TIGER Grants Not a Transit Panacea
Current project funded by stimulus money in Laurel, Maryland. Photo by thisisbossi.

Current project funded by stimulus money in Laurel, Maryland. Photo by thisisbossi.

With much fanfare, transportation planners and local governments applied for the Department of Transportation’s TIGER (Transportation Investment Generating Economic Recovery) competitive grants program. Transportation Secretary Ray Lahood has hailed the program as “an outpouring of creative and innovative transportation project proposals.” But with a staggering $57 billion worth of requests for federal assistance across 1,381 proposals for a program appropriated at $1.5 billion, don’t count on seeing great proposals like the K Street Transitway or a metropolitan-wide 160 station, 1,600 bike DC bikesharing program any time soon. Many transit advocates will be disappointed to find out that few of the projects will come to fruition without meaningful local dollars to back up the proposals.

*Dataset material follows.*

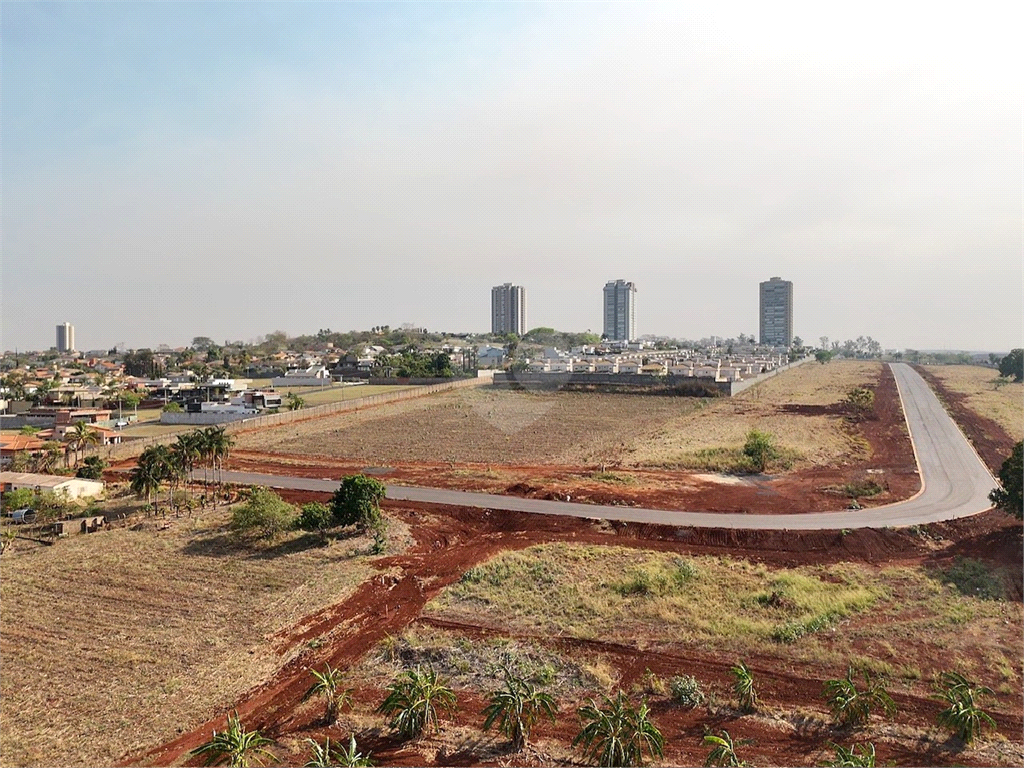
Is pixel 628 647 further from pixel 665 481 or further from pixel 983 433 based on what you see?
pixel 983 433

Based on many local reports, it seems as if federal funds for projects that were submitted before the September 15th TIGER Grant deadline are a forgone conclusion. Of the $57 billion in requests, $5.6 billion were for rail applications, nearly $11 billion for transit systems, and $32 billion for highway infrastructure grants. Selected proposals will be announced as early as January.

The $1.5 billion competive grant program makes up a small fraction of the roughly $46 billion in transportation dollars appropriated in the stimulus bill (the American Recovery and Reinvestment Act of 2009) and one of the only pots of money to be spent at the disgression of the Department of Transportation. The rest of the transportation money is expressly earmarked for specific projects by Congress: $30 billion of the $46 billion will go for highway construction.